Employer reliance on HMOs has receded, but the problems HMOs were designed to address have only grown exponentially larger in recent years. Health costs exploded since “As Good As It Gets” debuted, and the persistent problems of fragmented services, inadequate prevention and unnecessary care waste at least a third of all money spent on healthcare, according to the Institute of Medicine (IOM). But consumers hated HMO restrictions on choice and resented interference with the doctor-patient decisio-nmaking, and that doomed HMOs, however good their intentions may have been.
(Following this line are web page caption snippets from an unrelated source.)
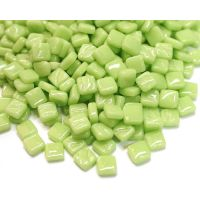 003 Mint Green: 50g
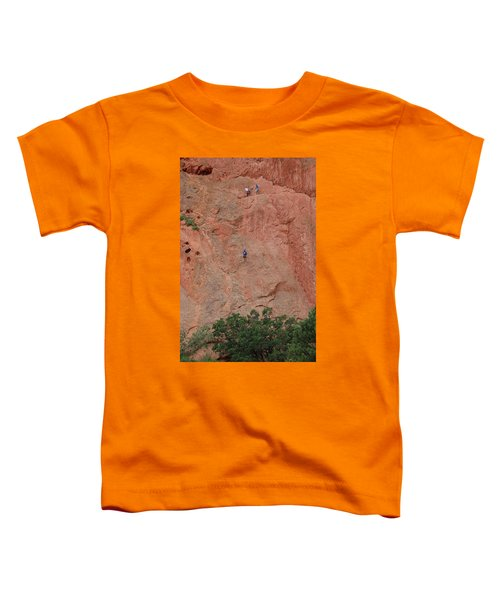 Coming Down The Mountain Toddler T-Shirt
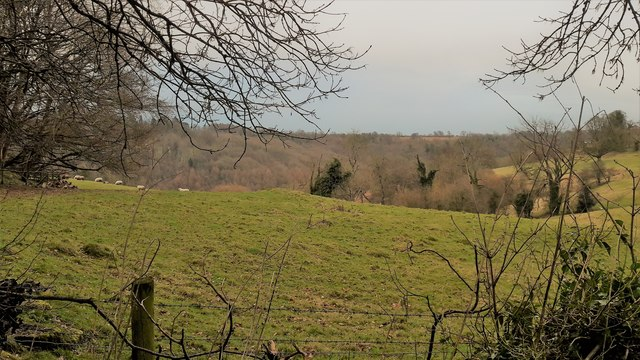 Pastures at Edgeworth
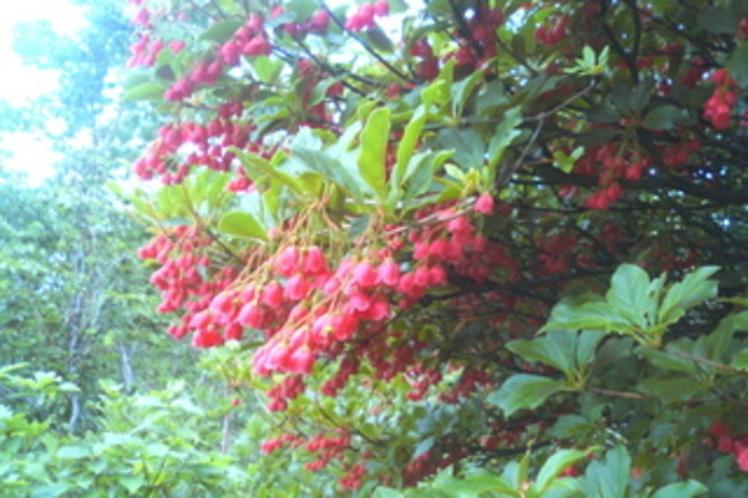 高山植物2-4x6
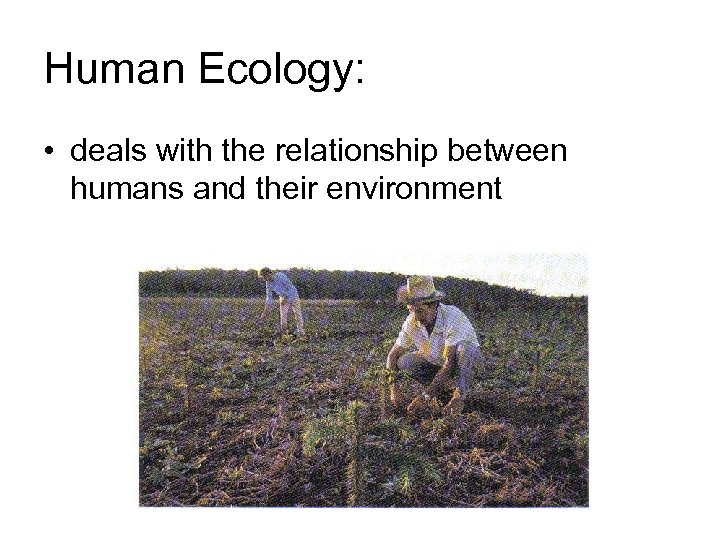 Human Ecology: • deals with the relationship between humans and their environment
So purchasers moved in a new direction, aiming to uphold the original principles behind HMOs without interfering with patients' choices. Instead of tightly managing the services provided to employees, purchasers would take a hands-off approach and give consumers more information so they could make their own decisions about the right care at the right price. Instead of managed care, we'd have manage-your-own-care. The manage-your-own-care philosophy ultimately led to the accelerated growth of high deductible health plans, now the fastest-growing form of health insurance, in which employees and dependents enjoy a high level of choice of doctor and procedure but pay for much of it out of their own pocket. This gives consumers the incentive to “shop” for the best provider, search out the right prices, and make sure that the procedure and the costs are warranted.
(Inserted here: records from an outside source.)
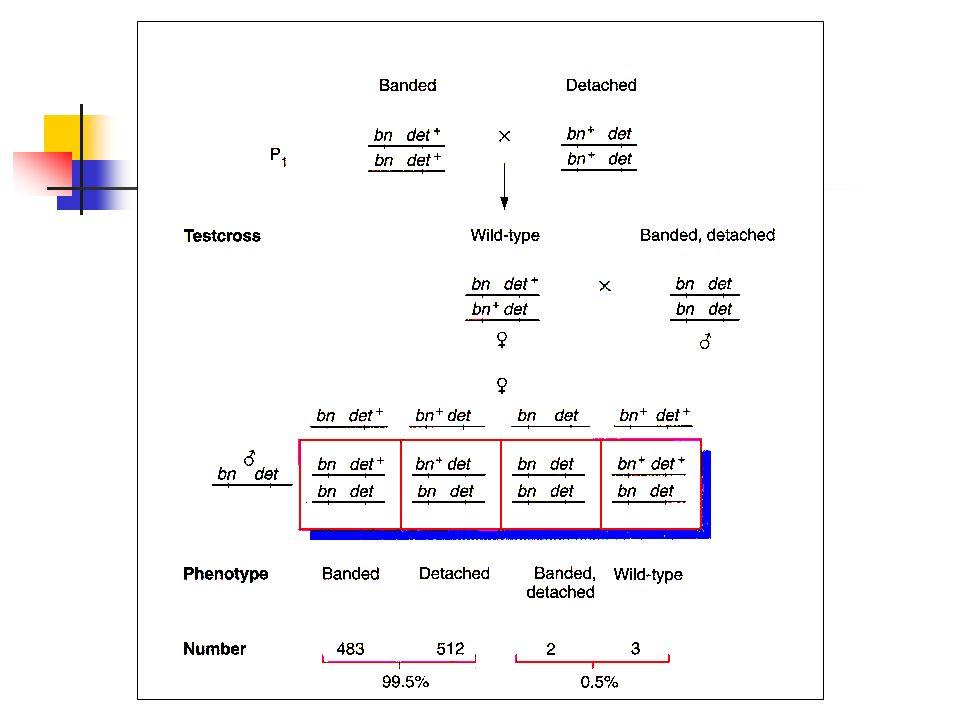 CRUZAMENTO DE DOIS PONTOS É a análise de 2 locus.
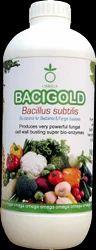Bacigold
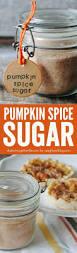 Skinnytaste Pumpkin Bread by Best 25 Pumpkin Spice Bread Ideas On Pinterest Pumkin Bread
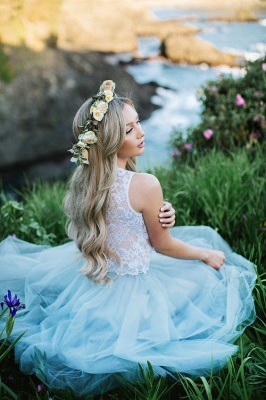 Smoky Blue Fluffy Tulle Chic Lace Party Dresses | Sleeveless Cheap Short Evening Dress_2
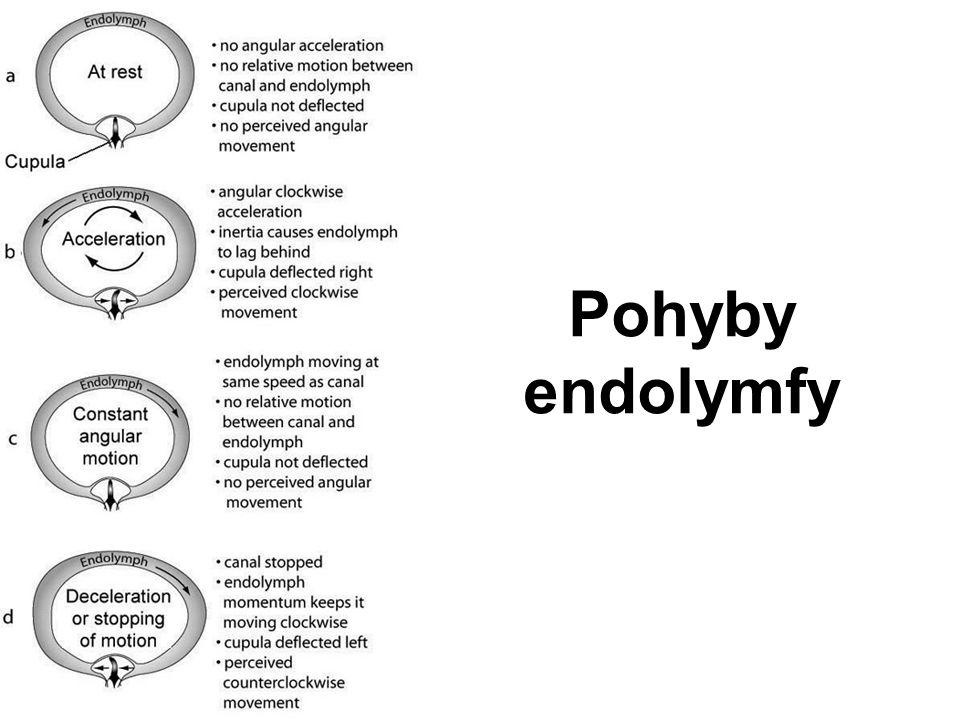 Pohyby endolymfy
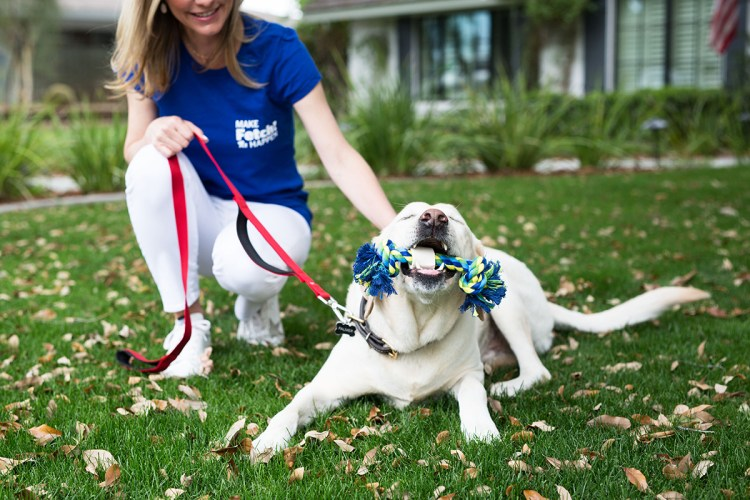 Top 3 Reasons to Choose Fetch! Pet Care as Your Franchise Opportunity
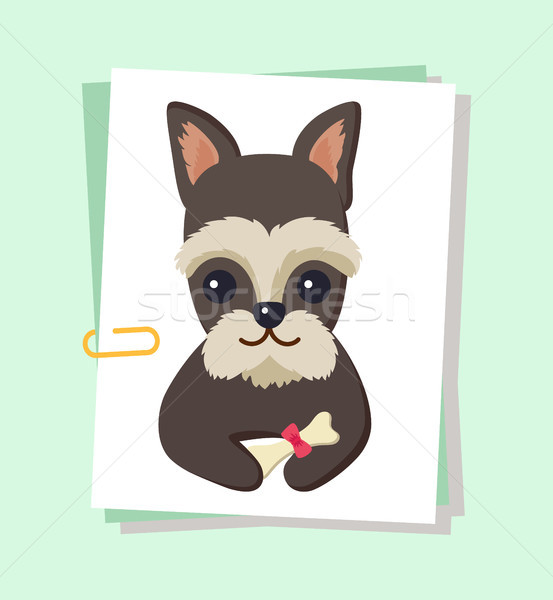 Dog Poster and Pet with Bone Vector Illustration Stock photo © robuart
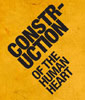 Construction of the Human Heart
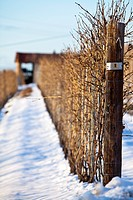 Vines growing on poles in snow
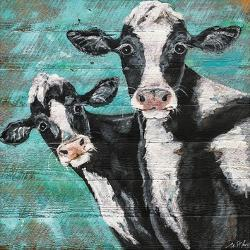Affordable Cow Posters for sale at AllPosters com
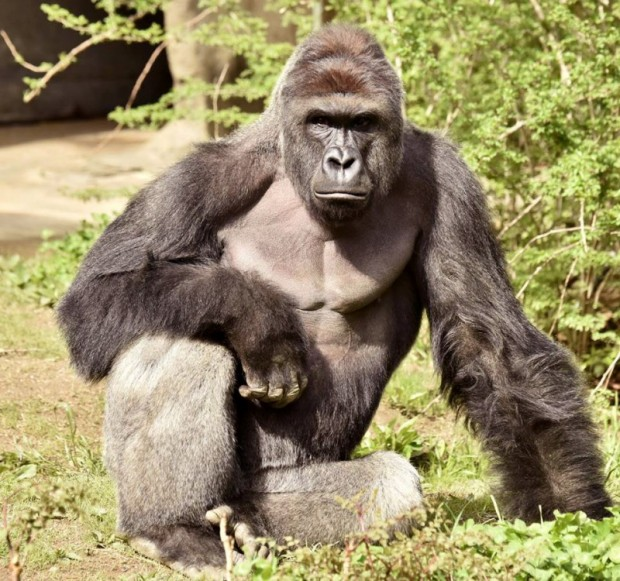 (REUTERS/Cincinnati Zoo/Handout via Reuters)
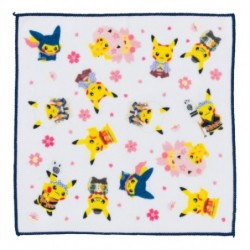 Hand Towel Pokemon Center Tokyo DX japan plush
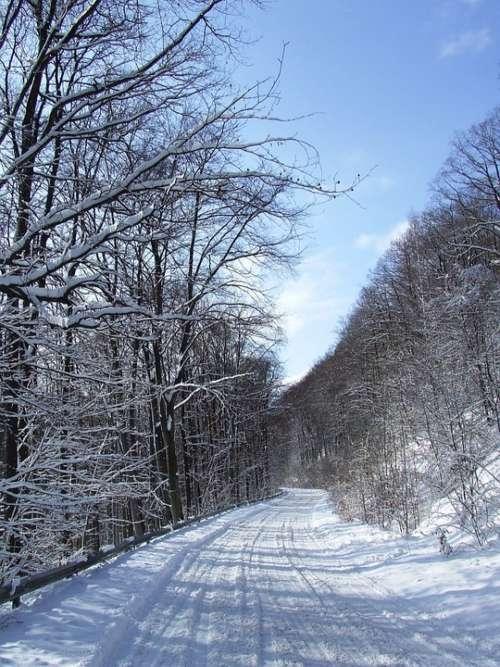 Snow Winter Beech Mountain Snowy Road Sunlight
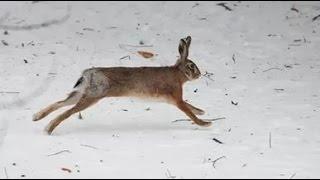 Загінне полювання на зайця . 2018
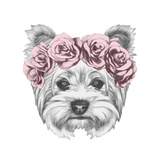 Portrait of Yorkshire Terrier Dog with Floral Head Wreath. Hand Drawn Illustration. Posters by  victoria_novak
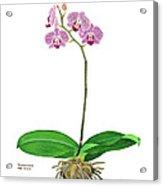 Phalaenopsis Moth Orchid Acrylic Print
In line with this development is a trend among purchasers to call for price transparency, including a demand for plans and individual providers to publicly report on how much employees must pay for services they seek. I support price transparency, with an important caveat: Price reporting must be interwoven with quality reporting, in all venues, every time. By contrast, price reporting decoupled from quality reporting could inspire the same backlash HMOs did. Here's how:

  • Your costs will grow. Anyone who has worked in healthcare knows that the current pricing and chargemaster scheme are nonsensical and are in no way correlated to the quality of care. What that means is you can't predict the quality by the price. But consumers don't understand that, and studies show that given the pricing options, they will select the highest priced provider — assuming that's automatically the highest quality provider. When you only show pricing, without coupling the dollar figures with an easily comprehended indicator of quality, consumers will head toward the highest priced option, especially after they have already satisfied the deductible and it's the purchaser's dime (i.e. during an inpatient stay). If a purchaser or plan tries to restrict choice of hospital, it will be perceived as a cynical effort to cut costs at the expense of patient quality — since the employee does not see for themselves that price is unrelated to quality.
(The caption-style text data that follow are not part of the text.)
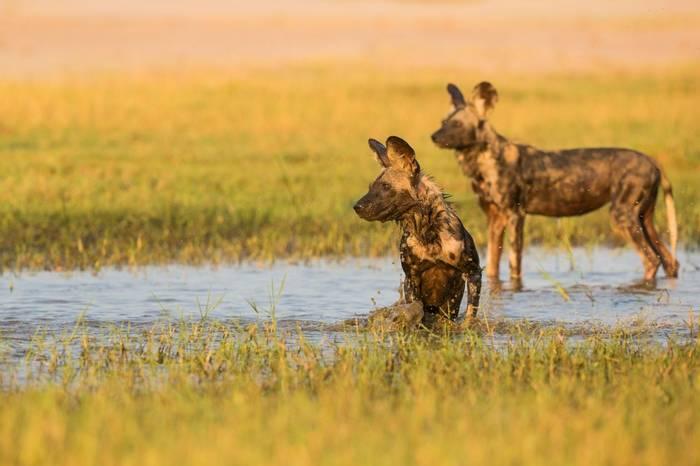 Wild Dogs Shutterstock 182984765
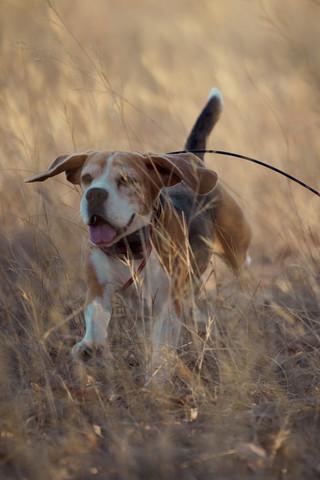 2020-01-05_beagles_a7r3_0206.jpg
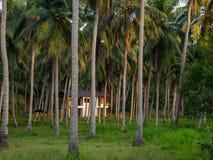 深深议院在棕榈树丛里 库存图片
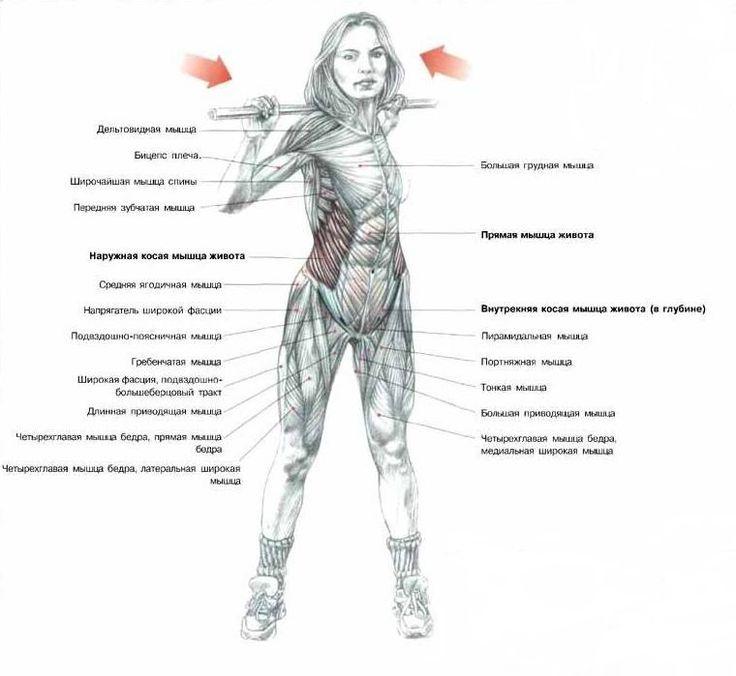 упражнения с грифом на ягодицы - Поиск в Google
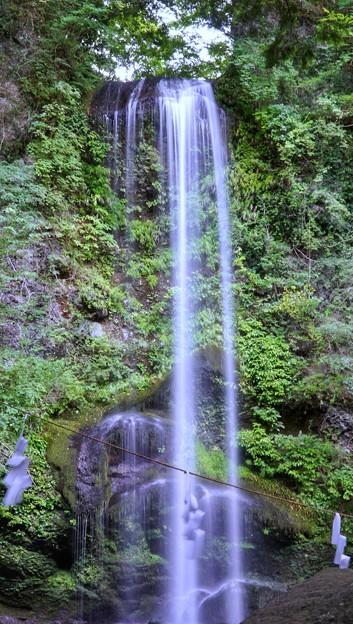 TON05913夕日の滝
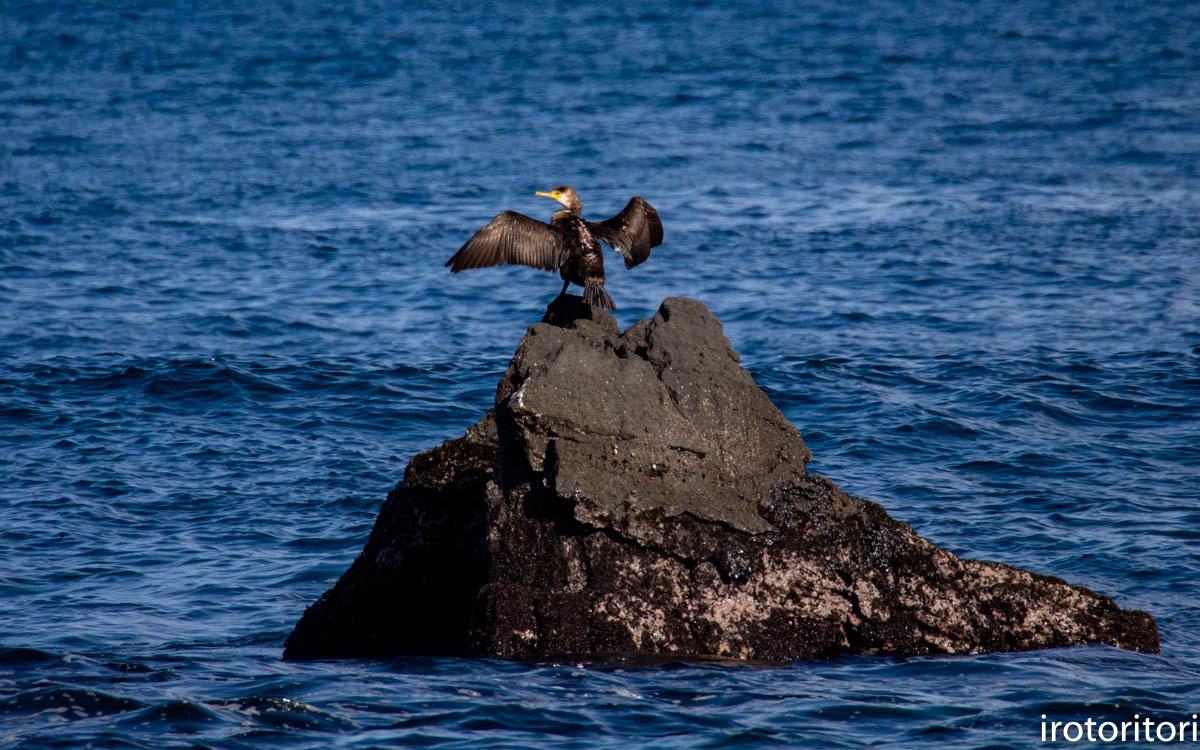 波と鳥 (カワウ他)  2020/03/12_d0146592_22561370.jpg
  • Your company CEO will appear as the villainous businessman sweating on 60 Minutes. Employees will accuse their companies of choosing “cheaper” providers rather than the “best” providers, without any information on whether the less-expensive options are actually lower in quality. Comparing pricing information with quality information allows employers to make informed choices, and in turn, inform employees, too.
  • Your health plan will be treated as evildoer. If your employees continue to shop services by price alone, they will not appreciate any efforts by health plans to restrict choices of hospitals or otherwise make demands on hospitals. Health plans that try to do this on behalf of purchasers or as part of the exchanges will be subject to Helen Hunt-style vitriol for sacrificing quality as soon as the employee exhausts the deductible.

In the new movement away from managed care and toward manage-your-own-care, purchasers and payers are at a crossroads. They must take steps to educate their employees on how to select the best provider, including the weirdness of a market in which price tells you nothing about quality or vice-versa. Only by assuring full transparency of both quality and pricing — always coupled together — will the public learn the strange truth about getting the best care for themselves and their families. Purchasers and payers deserve credit for pushing for higher quality care, so they should insist on giving employees what they need to work toward that same goal. Don't be cast as the villain again.